Entre les deux Grèces, l’européenne et l’asiatique, la mer se présente plus hospitalière aux marins que dans toute autre partie de la Méditerranée : on ne retrouve, au voisinage des continents, des eaux aussi bienveillantes pour l’homme que dans les archipels de la Sonde. Si l’on étudie sur la carte de la mer Egée la distribution des îles qui jalonnent les distances entre les deux rives continentales, on constate l’existence de plusieurs « ponts », véritables alignements de piles insulaires, toutes assez rapprochées les unes des autres pour que les embarcations restent toujours en vue de la terre ferme.

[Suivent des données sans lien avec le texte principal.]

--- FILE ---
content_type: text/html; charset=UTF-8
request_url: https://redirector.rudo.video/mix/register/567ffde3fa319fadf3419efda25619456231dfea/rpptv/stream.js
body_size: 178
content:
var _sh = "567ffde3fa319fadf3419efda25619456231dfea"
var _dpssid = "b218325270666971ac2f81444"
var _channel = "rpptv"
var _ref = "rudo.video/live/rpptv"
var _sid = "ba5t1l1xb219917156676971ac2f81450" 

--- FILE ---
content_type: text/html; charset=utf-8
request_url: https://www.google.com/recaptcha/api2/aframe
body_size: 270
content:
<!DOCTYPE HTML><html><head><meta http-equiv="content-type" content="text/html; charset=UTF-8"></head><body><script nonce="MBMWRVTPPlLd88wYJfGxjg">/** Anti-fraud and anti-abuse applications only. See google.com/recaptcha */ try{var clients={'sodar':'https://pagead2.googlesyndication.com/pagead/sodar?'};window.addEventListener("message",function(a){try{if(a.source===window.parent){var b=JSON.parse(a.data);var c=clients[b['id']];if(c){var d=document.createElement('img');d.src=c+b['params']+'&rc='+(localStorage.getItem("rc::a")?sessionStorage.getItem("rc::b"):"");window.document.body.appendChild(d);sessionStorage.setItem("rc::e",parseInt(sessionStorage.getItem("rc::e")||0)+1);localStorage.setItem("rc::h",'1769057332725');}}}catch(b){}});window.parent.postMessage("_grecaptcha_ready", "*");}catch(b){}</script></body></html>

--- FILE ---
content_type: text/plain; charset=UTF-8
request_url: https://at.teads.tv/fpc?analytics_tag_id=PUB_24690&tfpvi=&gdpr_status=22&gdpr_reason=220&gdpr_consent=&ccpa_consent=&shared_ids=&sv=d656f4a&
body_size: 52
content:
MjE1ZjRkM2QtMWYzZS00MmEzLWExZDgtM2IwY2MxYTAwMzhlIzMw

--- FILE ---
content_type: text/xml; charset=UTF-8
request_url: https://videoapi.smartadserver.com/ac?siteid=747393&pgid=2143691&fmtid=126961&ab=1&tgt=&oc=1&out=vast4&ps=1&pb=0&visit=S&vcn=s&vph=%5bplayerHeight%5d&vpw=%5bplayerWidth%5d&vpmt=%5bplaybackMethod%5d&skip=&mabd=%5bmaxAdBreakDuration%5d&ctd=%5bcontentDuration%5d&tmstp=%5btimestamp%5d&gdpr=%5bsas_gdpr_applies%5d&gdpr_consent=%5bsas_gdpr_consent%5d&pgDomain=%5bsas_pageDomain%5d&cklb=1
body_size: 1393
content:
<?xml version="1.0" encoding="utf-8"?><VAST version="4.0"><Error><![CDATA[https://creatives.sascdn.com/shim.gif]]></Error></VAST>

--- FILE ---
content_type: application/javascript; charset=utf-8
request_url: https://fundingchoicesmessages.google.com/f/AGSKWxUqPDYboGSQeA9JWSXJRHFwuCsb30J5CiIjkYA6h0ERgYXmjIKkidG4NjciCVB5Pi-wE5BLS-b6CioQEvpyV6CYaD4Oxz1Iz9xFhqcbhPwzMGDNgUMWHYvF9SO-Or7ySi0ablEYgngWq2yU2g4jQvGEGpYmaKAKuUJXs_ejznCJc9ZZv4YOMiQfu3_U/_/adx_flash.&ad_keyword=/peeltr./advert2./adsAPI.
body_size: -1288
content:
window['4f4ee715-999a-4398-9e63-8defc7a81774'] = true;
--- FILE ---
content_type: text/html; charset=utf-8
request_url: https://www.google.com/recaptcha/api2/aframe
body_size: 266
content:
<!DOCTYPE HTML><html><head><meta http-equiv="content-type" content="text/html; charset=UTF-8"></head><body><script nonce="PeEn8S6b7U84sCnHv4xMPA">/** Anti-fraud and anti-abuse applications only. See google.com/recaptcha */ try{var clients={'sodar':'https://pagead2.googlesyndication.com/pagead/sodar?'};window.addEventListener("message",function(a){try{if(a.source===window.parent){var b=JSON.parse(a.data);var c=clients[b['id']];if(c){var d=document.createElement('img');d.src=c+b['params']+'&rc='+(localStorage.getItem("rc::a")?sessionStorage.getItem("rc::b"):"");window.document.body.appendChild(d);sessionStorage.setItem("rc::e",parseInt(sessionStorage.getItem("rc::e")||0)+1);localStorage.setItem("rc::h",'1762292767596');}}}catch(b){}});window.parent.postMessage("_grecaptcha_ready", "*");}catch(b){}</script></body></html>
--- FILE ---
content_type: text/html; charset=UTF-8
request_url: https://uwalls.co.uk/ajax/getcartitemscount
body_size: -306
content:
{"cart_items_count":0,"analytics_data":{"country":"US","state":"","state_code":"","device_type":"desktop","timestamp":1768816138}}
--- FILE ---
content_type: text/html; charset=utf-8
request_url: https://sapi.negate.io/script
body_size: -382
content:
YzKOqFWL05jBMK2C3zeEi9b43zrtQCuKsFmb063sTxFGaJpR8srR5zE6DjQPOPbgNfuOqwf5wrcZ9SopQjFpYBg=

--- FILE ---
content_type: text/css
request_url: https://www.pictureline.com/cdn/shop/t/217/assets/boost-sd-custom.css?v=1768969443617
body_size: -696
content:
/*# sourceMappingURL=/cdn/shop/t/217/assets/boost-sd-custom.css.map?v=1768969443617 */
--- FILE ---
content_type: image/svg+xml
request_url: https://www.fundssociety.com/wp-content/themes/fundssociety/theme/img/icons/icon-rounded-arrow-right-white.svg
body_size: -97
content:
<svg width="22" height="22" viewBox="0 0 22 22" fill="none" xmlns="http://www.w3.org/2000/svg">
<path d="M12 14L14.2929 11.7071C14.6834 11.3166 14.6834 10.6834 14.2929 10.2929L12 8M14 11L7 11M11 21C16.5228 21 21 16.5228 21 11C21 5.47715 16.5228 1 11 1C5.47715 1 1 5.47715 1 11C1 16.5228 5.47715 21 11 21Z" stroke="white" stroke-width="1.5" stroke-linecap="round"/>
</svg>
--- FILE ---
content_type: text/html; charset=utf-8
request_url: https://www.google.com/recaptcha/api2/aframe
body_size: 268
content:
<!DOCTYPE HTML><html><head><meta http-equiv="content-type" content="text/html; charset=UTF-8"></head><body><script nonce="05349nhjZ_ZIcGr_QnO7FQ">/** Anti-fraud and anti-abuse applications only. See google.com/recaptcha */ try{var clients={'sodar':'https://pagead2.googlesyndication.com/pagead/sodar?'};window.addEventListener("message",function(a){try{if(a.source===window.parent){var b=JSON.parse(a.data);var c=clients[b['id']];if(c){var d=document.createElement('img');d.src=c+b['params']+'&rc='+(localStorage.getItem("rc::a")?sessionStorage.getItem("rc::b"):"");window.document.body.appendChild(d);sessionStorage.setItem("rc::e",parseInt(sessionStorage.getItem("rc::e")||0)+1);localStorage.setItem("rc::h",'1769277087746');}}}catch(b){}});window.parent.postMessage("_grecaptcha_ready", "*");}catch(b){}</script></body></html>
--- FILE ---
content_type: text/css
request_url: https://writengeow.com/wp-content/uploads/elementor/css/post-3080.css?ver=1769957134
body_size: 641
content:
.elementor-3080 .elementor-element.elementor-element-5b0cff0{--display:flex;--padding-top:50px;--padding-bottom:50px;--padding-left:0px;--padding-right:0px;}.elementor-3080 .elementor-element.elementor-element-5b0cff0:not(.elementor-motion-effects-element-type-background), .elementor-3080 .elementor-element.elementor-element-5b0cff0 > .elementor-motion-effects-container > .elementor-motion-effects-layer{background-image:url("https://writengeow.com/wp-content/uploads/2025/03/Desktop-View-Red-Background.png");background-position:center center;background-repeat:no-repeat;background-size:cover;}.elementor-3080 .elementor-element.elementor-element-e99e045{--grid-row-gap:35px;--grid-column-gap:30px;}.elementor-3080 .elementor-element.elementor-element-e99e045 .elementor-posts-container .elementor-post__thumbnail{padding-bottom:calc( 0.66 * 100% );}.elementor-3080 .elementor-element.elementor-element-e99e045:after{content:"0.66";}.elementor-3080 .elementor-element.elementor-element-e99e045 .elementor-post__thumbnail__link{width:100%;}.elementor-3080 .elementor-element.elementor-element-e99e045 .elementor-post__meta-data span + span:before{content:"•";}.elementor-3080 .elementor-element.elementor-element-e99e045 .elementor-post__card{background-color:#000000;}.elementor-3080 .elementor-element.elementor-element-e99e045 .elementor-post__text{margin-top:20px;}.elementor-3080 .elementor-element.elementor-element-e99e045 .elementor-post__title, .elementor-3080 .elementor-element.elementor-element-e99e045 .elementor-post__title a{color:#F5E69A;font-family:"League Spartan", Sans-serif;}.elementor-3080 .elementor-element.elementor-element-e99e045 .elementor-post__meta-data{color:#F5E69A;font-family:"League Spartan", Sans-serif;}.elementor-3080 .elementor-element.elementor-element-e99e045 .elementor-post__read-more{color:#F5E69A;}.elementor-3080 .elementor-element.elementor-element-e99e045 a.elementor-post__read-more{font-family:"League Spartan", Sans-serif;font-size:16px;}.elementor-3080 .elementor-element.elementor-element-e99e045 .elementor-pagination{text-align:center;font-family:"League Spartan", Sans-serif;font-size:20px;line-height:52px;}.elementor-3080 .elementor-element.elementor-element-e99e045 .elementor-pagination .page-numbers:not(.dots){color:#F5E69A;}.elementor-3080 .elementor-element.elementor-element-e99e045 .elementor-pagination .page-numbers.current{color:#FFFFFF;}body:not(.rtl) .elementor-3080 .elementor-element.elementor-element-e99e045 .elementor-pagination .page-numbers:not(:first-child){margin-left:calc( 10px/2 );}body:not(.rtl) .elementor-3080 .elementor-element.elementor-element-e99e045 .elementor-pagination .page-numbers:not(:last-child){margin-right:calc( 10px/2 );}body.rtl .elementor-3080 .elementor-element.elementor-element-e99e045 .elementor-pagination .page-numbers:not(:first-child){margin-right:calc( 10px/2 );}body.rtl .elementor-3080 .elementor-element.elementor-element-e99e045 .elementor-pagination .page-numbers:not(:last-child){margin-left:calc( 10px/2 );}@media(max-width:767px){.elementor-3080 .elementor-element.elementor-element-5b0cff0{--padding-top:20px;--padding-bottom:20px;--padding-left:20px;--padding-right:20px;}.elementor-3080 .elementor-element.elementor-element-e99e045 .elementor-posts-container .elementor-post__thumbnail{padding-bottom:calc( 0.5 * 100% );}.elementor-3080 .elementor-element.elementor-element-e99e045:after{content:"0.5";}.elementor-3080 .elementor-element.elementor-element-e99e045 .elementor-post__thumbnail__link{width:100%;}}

Que l’on parte de l’entrée du golfe Pagasétique, aujourd’hui de Volo, entre la Thessalie et l’Eubée, pour se diriger vers les Dardanelles : dès qu’on a doublé le dernier cap de la péninsule Magnésienne, on se trouve à l’abri d’une longue avenue d’îles, d’îlots, de rochers s’élevant de l’eau profonde, puis au sortir de cette allée triomphale, on n’a qu’à franchir une soixantaine de kilomètres pour se trouver dans les eaux asiatiques, soit dans un port de la Chalcidique,

  1. Zénaïde A. Ragozin, Vedic India, p. 72.